Los riesgos de la compra de EA por Arabia Saudí
El mandamás de la Comisión Federal de Comercio (FTC) debe evaluar su impacto en el mercado laboral y la estabilidad del sector. En concreto, los congresistas citan el contexto de despidos masivos en la industria del videojuego y recuerdan que EA también ha sido partícipe de dicha dinámica, además de señalar la enorme brecha salarial entre la dirección y el desarrollador, que es al final quien crea los videojuegos. El punto crítico del acuerdo es que EA acumula unos 20.000 millones de dólares de deuda, y eso podría generar problemas.
Para solventar la deuda acumulada, es posible que los nuevos dueños de EA realicen nuevas oleadas de recortes, reestructuraciones o cierres de estudios para cuadrar cuentas tras la compra.

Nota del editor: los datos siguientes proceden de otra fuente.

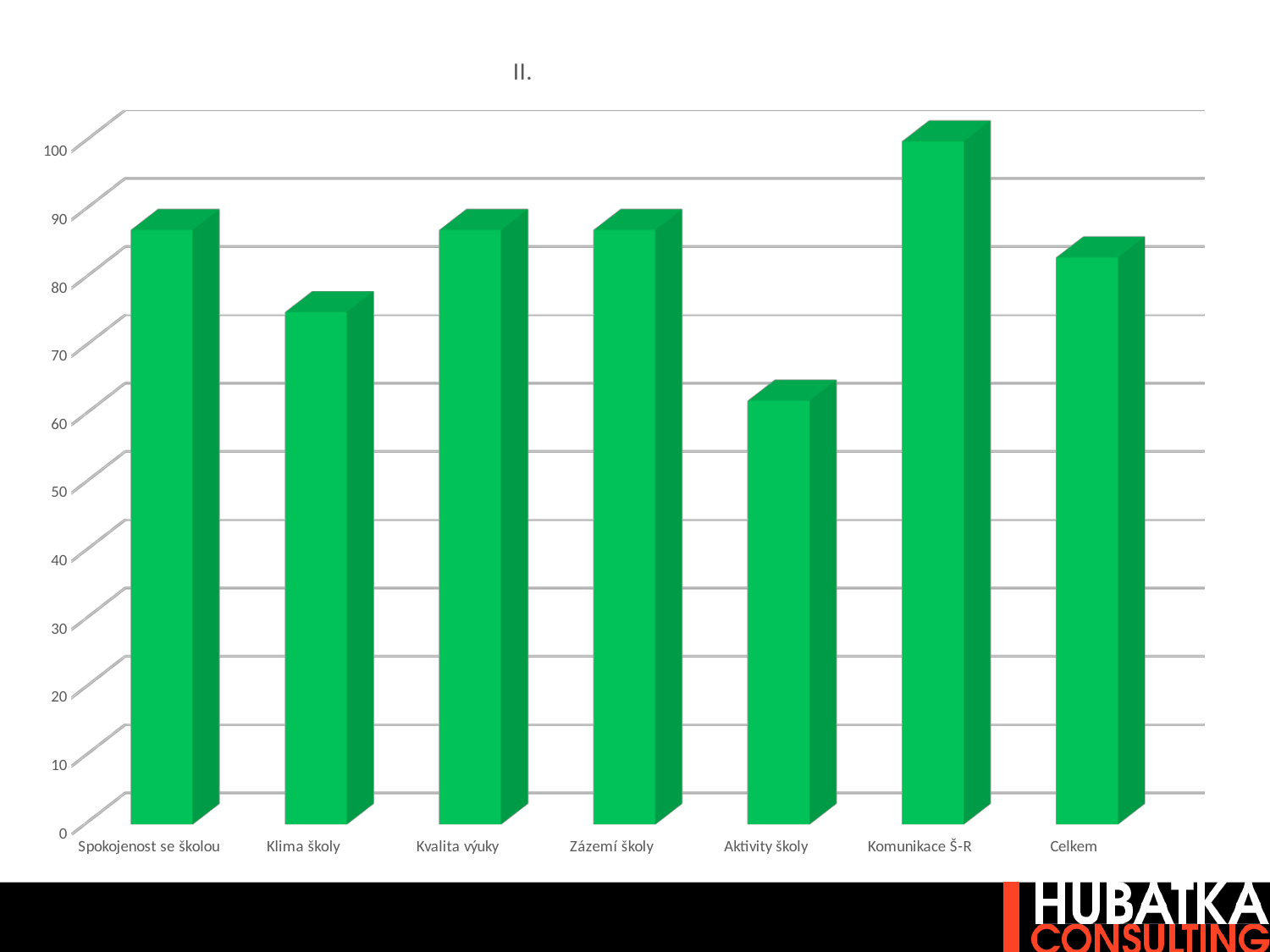
Is the value for Aktivity školy greater or less than 70? less Is the value for Komunikace Š-R greater or less than 90? greater Which is larger, the value for Spokojenost se školou or the value for Klima školy? Spokojenost se školou How many categories are shown on the x axis of the chart? 7 Is the value for Celkem greater or less than 70? greater What is the title of the chart? II. What kind of chart is shown on the slide? bar chart Which category has the lowest bar? Aktivity školy Which is larger, the value for Aktivity školy or the value for Celkem? Celkem Which category has the highest bar? Komunikace Š-R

Los congresistas también avisan de que esta compra podría afectar a la competencia en el sector, pues temen que, al controlar muchos estudios y numerosas licencias deportivas, el nuevo dueño de EA influya demasiado en cómo se negocian los acuerdos, algo que podría perjudicar tanto a los trabajadores como al propio mercado.
Si bien los accionistas ya han dado su aprobación, el acuerdo todavía necesita el visto bueno de organismos como la FTC. Por eso, los legislados piden que se investigue a fondo si esta operación podría provocar más despidos, empeorar las condiciones laborales o dar a EA demasiado poder para decidir salarios. Ahora la decisión está en manos de los organismos reguladores, y esta presión política podría hacer que examinen el acuerdo de forma más rigurosa.